Last mile delivery is the final variable that a customer actually experiences. In automotive logistics, that means a car arriving on time, in the right condition, through an experience that matches what the brand promised when the customer clicked buy. Shpiegel understood the stakes.

She worked on market-level execution, team alignment, and operational improvements inside an environment that was expanding rapidly and required structure to be built in real time. High-growth companies, she observed, cannot wait for perfect conditions. You build the system while operating inside it.

Rebuilding from First Principles at RIGID Industries

Today, Shpiegel serves as Director of Sales and Marketing at RIGID Industries. The role is the most integrated of her career. Brand development, growth strategy, sales alignment, and customer engagement all fall within her scope.
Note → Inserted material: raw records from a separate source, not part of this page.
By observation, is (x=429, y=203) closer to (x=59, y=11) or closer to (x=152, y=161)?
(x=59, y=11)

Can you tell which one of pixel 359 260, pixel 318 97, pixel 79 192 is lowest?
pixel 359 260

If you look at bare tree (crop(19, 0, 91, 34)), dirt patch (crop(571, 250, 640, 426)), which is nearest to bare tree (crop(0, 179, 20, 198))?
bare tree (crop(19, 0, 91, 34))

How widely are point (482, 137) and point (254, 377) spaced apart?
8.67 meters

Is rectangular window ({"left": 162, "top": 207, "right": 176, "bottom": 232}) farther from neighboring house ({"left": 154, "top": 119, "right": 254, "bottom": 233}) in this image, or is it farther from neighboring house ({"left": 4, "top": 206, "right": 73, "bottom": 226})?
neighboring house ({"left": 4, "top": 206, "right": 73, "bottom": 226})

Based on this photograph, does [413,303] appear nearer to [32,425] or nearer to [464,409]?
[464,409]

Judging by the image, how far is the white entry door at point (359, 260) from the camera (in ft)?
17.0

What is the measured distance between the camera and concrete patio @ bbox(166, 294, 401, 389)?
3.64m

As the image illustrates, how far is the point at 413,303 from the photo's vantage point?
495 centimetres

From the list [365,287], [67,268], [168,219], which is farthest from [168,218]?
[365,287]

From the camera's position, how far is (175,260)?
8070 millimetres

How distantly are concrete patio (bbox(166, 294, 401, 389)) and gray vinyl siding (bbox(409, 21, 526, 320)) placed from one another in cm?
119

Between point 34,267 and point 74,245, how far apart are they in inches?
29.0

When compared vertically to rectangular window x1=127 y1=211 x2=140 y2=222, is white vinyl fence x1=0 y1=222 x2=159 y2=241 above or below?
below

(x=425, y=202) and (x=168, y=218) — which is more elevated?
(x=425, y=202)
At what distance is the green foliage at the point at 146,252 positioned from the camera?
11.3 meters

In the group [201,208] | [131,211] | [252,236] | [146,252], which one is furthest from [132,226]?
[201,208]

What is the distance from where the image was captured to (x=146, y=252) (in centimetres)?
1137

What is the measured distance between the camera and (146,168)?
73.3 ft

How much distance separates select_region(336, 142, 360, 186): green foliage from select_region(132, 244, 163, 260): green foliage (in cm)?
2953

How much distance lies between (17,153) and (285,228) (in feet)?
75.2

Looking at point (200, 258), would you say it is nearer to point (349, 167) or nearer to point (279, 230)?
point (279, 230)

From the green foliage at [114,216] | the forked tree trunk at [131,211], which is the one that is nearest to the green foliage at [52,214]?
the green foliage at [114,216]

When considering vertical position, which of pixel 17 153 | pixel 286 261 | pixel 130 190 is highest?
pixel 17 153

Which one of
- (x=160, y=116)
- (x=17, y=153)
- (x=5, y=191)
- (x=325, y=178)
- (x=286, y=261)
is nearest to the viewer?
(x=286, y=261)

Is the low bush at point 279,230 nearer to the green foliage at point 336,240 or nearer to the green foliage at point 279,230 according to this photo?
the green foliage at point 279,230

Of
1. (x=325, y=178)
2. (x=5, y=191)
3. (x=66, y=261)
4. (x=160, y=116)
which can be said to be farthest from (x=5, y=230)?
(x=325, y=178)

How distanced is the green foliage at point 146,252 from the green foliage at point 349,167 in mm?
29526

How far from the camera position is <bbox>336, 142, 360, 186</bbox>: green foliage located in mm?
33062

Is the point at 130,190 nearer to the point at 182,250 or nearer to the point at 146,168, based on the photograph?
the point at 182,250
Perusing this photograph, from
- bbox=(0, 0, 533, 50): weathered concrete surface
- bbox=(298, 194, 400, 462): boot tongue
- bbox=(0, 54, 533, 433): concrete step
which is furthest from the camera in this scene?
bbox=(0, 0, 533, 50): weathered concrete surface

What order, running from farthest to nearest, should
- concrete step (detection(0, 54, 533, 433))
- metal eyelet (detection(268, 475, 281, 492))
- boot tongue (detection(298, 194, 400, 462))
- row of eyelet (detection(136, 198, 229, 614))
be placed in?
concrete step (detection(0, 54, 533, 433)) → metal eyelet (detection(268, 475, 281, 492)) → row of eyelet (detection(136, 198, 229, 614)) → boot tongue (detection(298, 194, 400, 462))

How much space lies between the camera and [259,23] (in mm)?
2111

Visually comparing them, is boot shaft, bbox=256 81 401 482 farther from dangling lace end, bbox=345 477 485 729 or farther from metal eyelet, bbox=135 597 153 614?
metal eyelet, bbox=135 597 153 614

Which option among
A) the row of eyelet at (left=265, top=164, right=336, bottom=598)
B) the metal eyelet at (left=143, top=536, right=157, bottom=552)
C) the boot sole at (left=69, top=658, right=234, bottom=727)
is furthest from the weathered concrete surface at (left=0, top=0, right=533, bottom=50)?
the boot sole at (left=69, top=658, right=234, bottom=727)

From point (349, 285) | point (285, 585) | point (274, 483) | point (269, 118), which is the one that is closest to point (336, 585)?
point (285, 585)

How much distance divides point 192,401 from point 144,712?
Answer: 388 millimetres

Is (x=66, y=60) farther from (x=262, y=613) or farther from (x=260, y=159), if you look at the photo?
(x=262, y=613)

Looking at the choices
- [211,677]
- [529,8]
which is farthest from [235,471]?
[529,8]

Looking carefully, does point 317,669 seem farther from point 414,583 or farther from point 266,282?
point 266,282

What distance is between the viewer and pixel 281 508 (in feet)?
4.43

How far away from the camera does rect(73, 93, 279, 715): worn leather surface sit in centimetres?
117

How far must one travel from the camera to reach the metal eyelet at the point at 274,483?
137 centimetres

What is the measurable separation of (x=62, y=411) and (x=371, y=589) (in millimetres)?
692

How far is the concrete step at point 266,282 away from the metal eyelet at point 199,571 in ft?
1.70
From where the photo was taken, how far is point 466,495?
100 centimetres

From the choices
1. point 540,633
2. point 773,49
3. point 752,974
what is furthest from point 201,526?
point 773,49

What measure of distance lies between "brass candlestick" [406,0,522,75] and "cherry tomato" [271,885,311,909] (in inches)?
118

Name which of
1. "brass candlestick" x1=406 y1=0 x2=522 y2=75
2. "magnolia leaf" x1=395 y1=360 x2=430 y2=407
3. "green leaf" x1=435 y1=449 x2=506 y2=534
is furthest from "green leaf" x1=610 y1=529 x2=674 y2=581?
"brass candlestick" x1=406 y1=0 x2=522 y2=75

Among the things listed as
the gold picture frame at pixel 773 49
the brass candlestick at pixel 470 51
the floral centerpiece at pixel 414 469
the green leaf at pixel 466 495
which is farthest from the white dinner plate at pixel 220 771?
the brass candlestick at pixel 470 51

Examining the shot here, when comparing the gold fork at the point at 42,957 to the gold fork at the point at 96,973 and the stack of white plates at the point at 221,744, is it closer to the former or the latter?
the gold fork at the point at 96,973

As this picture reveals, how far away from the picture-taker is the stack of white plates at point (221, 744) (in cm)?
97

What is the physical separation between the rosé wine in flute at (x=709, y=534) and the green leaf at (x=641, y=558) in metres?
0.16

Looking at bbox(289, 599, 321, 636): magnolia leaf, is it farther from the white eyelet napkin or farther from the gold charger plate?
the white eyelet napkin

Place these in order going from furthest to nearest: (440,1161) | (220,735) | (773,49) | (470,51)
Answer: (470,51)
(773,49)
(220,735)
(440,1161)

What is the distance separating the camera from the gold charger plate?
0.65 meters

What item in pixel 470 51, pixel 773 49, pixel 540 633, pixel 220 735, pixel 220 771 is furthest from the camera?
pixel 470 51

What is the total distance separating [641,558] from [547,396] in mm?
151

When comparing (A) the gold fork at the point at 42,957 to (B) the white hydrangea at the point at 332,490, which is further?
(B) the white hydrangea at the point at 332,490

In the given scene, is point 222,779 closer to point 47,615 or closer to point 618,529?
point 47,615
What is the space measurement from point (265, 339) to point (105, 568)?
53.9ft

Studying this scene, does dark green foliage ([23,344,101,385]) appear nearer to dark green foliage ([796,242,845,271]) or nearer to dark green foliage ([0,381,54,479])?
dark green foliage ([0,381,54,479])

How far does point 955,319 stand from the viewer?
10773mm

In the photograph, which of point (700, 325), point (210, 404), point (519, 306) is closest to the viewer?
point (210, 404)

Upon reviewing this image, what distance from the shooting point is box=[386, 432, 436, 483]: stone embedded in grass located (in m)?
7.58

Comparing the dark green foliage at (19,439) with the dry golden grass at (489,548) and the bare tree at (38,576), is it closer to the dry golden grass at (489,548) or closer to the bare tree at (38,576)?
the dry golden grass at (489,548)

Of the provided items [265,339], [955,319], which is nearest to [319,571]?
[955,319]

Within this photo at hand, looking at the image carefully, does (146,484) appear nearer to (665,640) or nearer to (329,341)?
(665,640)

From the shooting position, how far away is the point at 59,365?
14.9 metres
Her arrival at RIGID required her to do something familiar but demanding: understand an industry quickly, identify what the brand had been, and determine what it needed to become. The process involved stripping back assumptions and rebuilding the brand mission from the ground up.

She describes sales and marketing as a single engine rather than two separate functions. The implication is practical: when those teams move independently, execution fractures. When they move together, growth becomes repeatable.

What Range Actually Looks Like

Across six roles in four industries, a pattern is visible. Shpiegel consistently moves toward complexity. She takes on assignments where the environment is new, the problems are structural, and the answers are not obvious.

She attributes this willingness partly to her childhood. When you have changed schools, languages, and social contexts six times before high school, change loses its threat. The unfamiliar becomes a starting condition, not an obstacle.

She also has a practical philosophy about career development. Too many professionals, she believes, remain inside one sector because the alternative feels uncertain. Switching industries forces different questions. Different questions produce better thinking.

Life Beyond the Office

Outside of work, Shpiegel skis and snowboards. She travels. She describes herself as deeply interested in food, not as a hobby but as a way to understand culture. Each country she has lived in or visited has offered a specific kind of knowledge that cannot be acquired any other way.

She is also a mother of three. She speaks about her children with the same practical directness she brings to her professional work. They center her. On difficult days, they make the stakes at work feel proportionate again.

Natalie Shpiegel and the Architecture of Modern Leadership

The model of leadership that Shpiegel represents is not uncommon in the current business environment, but it remains undervalued. It is built on breadth alongside depth, on the ability to translate across functions, and on a genuine comfort with environments where the rules are still being written.

Her career does not follow a single industry or a single function. It follows a principle: understand how the system works, then make it work better. From Toulouse to Scottsdale, from Blue Moon to RIGID Industries, that principle has held.

She keeps building. She keeps moving. That, she would say, is the only plan that has ever made sense to her.